**** RECORDS PROVIDED ****

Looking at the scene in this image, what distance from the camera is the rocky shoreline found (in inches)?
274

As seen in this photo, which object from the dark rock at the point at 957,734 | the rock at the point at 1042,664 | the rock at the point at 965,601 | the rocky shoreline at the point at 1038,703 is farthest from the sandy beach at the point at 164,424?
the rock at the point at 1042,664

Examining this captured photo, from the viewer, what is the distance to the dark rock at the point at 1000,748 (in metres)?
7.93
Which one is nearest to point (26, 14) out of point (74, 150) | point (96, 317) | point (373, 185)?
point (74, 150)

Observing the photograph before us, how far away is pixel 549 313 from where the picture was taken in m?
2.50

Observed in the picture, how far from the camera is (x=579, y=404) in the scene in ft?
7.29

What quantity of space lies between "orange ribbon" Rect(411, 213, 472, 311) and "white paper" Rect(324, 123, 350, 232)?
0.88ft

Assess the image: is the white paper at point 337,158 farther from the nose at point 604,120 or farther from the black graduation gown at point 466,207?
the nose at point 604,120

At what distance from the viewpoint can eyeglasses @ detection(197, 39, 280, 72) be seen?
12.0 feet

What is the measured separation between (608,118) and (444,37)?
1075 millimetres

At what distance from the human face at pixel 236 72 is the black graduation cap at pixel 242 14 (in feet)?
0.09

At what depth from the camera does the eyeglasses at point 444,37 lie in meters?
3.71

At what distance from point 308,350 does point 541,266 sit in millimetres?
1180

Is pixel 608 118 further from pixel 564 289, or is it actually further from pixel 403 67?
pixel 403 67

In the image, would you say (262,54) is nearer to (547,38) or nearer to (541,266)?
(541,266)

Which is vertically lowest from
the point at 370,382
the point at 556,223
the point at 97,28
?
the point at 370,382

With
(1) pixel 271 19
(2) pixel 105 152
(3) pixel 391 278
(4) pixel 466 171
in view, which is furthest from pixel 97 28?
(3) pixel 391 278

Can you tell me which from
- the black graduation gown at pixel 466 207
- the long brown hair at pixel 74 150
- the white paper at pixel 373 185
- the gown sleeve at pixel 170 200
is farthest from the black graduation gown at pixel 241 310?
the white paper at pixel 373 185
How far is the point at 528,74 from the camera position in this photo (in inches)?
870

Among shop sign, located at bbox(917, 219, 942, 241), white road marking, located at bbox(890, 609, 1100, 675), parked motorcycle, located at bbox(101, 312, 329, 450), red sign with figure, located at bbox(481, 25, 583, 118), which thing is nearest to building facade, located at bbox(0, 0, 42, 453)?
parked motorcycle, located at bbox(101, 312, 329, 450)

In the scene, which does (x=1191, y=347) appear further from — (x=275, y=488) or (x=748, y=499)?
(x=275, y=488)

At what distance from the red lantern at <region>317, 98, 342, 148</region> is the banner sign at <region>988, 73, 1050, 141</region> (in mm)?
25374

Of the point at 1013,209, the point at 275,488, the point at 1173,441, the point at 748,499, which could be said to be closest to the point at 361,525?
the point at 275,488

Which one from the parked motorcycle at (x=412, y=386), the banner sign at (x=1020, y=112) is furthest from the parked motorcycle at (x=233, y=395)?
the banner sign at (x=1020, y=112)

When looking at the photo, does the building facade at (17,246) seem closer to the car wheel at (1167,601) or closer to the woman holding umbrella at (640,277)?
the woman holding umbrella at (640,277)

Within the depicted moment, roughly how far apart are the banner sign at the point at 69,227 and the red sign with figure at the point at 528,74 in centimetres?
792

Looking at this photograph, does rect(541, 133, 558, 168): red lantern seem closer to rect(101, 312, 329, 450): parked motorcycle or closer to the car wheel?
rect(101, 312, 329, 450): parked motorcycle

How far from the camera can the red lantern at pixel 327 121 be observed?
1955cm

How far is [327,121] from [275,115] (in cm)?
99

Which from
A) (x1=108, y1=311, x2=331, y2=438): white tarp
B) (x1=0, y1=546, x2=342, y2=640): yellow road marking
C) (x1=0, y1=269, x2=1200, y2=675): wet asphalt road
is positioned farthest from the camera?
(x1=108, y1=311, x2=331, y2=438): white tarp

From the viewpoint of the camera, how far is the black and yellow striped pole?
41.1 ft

****

STATED GOAL: Find every line in the material above that contains the string "paper", and copy each one out.

CORRECT OUTPUT:
What quantity of space lies between "orange ribbon" Rect(411, 213, 472, 311) and "white paper" Rect(324, 123, 350, 232)?
Assess the image: is the white paper at point 337,158 farther from the nose at point 604,120 or farther from the black graduation gown at point 466,207?
- the white paper at pixel 373 185
the white paper at pixel 373 185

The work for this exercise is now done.